Hi Sagi,
There is a regression introduced in 5.0.0-rcx with this commit b65bb777ef22 (" nvme-rdma: support separate queue maps for read and write")
on the initiator side while running NVMEoF on i40iw device.
The crash is at https://elixir.bootlin.com/linux/v5.0-rc2/source/drivers/nvme/host/rdma.c#L303
It appears it's because the nvme rdma queue data struct being referenced in
nvme_rdma_init_request() has not been setup yet via nvme_rdma_alloc_queue().
Any idea why this might be the case?
Hi Shiraz,
What is the exact nvme-cli command you are running?

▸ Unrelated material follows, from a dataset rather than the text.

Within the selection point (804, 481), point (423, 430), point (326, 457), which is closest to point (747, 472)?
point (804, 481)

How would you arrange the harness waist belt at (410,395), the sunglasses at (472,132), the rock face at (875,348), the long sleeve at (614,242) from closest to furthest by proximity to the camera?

It appears that you are trying to create 16 I/O queues but end up
creating only a single I/O queue? I guess that is due to the fact
that your device supports only a single queue. However it seems
that we initialize requests for a second hctx that wasn't allocated
(as we have a single I/O queue).
I think this should make this go away:
--
diff --git a/drivers/nvme/host/rdma.c b/drivers/nvme/host/rdma.c
index 079d59c04a0e..1962ce95e393 100644
--- a/drivers/nvme/host/rdma.c
+++ b/drivers/nvme/host/rdma.c
@@ -1781,7 +1781,7 @@ static int nvme_rdma_map_queues(struct
blk_mq_tag_set *set)
struct nvme_rdma_ctrl *ctrl = set->driver_data;
set->map[HCTX_TYPE_DEFAULT].queue_offset = 0;
- set->map[HCTX_TYPE_READ].nr_queues = ctrl->ctrl.opts->nr_io_queues;
+ set->map[HCTX_TYPE_READ].nr_queues = ctrl->ctrl.queue_count - 1;
if (ctrl->ctrl.opts->nr_write_queues) {
/* separate read/write queues */
set->map[HCTX_TYPE_DEFAULT].nr_queues =
@@ -1791,7 +1791,7 @@ static int nvme_rdma_map_queues(struct
blk_mq_tag_set *set)
} else {
/* mixed read/write queues */
set->map[HCTX_TYPE_DEFAULT].nr_queues =
- ctrl->ctrl.opts->nr_io_queues;
+ ctrl->ctrl.queue_count - 1;
set->map[HCTX_TYPE_READ].queue_offset = 0;
}
blk_mq_rdma_map_queues(&set->map[HCTX_TYPE_DEFAULT],
--
However I think we also need to account for this when assigning
write_queues and poll_queues as well...